[PASSAGE FOR REVIEW — start]

1970 marked the start of the second phase of Himalayan mountaineering, described by Bonington as "the year of the big walls in the Himalaya", and Herrligkoffer's expedition was in the vanguard. At the time that the expedition became established on the wall, in May 1970, the only 8000ers which had been ascended more than once were Everest, Cho Oyu and Nanga Parbat; only Everest and Nanga Parbat had been climbed by a route different from that used on the first ascent (and the new line on the latter had been ascended during Herrligkoffer's 1962 expedition). A month before the success on the Rupal Face, Annapurna was ascended twice (one ascent following the new and technically challenging south face route), and the second ascent of Makalu was also achieved by a new line.

Messner places both the Nanga Parbat Rupal face and the south face of Annapurna amongst his selection of the "50 biggest big walls" globally, that selection also includes the north ridge of Rakaposhi, the south-west face of Everest and the south face of K2 - all three were targets for Herrligkoffer's later expeditions but only the latter was successfully climbed by a team operating on those expeditions.

===1971 Rakaposhi expedition===
In 1971 Herrligkoffer organized an expedition to attempt the unclimbed North Ridge of Rakaposhi (7788m). Apart from the Greenland expeditions, Rakaposhi is the only peak below the 8000m level to which Herrligkoffer led an expedition, it is nonetheless among the 30 highest peak on the planet. The attempt was unsuccessful.

===1972 Everest - the European Mount Everest Expedition===
In 1972 Herrligkoffer moved east to Nepal, where the first expedition he led was an attempt on Everest by the southwest face, a line which had not been climbed at that time. The team included Don Whillans, Doug Scott, Hamish MacInnes, it was Scott's first experience of mountaineering above 7,000m. Although Felix Kuen and Adi Huber reached a height of 8550m the expedition was unsuccessful. It was 1975 when the line was successfully climbed, during the British Mount Everest Southwest Face expedition led by Chris Bonington, Scott was one of the summiteers on that occasion.

[PASSAGE FOR REVIEW — finish]
[DATA EXTRACTS — start]

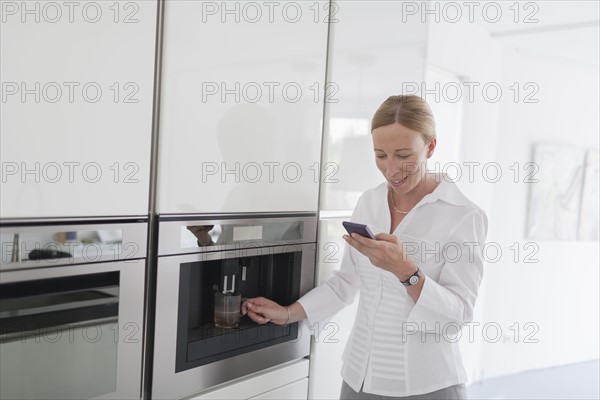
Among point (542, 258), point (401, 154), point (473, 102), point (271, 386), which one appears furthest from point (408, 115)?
point (542, 258)

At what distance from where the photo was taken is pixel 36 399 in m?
1.02

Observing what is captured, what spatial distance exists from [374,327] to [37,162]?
36.3 inches

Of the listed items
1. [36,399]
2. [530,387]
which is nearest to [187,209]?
[36,399]

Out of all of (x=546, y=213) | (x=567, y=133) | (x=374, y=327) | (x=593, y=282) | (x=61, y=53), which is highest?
(x=567, y=133)

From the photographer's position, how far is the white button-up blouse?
134 centimetres

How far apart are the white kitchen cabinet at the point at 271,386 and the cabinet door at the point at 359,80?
19.3 inches

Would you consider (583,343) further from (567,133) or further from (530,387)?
(567,133)

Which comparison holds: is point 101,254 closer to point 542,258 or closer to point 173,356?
point 173,356

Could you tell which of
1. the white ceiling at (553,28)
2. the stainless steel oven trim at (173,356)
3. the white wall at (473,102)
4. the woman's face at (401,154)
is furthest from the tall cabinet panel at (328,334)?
the white ceiling at (553,28)

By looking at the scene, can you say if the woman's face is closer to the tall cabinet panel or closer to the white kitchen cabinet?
the tall cabinet panel

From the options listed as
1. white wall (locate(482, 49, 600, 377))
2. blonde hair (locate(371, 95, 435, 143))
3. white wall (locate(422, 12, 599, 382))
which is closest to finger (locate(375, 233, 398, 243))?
blonde hair (locate(371, 95, 435, 143))

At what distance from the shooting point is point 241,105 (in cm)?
131

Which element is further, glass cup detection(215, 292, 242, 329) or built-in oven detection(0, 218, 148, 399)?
glass cup detection(215, 292, 242, 329)

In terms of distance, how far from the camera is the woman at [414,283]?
1339 mm
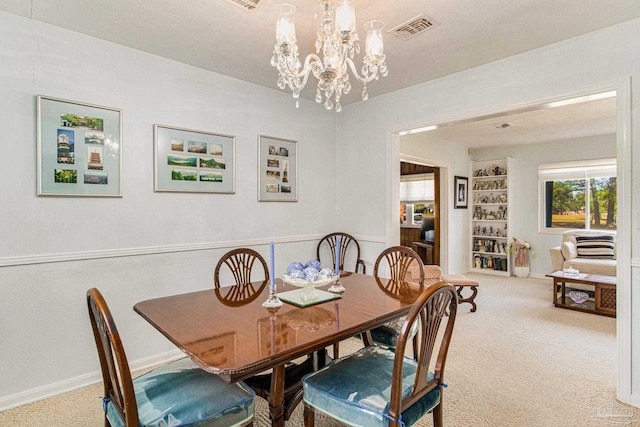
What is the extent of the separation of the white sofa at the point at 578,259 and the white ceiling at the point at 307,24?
359 centimetres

[DATA EXTRACTS — finish]

#### WHAT YOU NEED TO DO
Copy word for word the part of the passage on Herrligkoffer's Himalayan expeditions that runs from "Messner places both" up to and including "attempt was unsuccessful.".

#### TASK RESULT
Messner places both the Nanga Parbat Rupal face and the south face of Annapurna amongst his selection of the "50 biggest big walls" globally, that selection also includes the north ridge of Rakaposhi, the south-west face of Everest and the south face of K2 - all three were targets for Herrligkoffer's later expeditions but only the latter was successfully climbed by a team operating on those expeditions.

===1971 Rakaposhi expedition===
In 1971 Herrligkoffer organized an expedition to attempt the unclimbed North Ridge of Rakaposhi (7788m). Apart from the Greenland expeditions, Rakaposhi is the only peak below the 8000m level to which Herrligkoffer led an expedition, it is nonetheless among the 30 highest peak on the planet. The attempt was unsuccessful.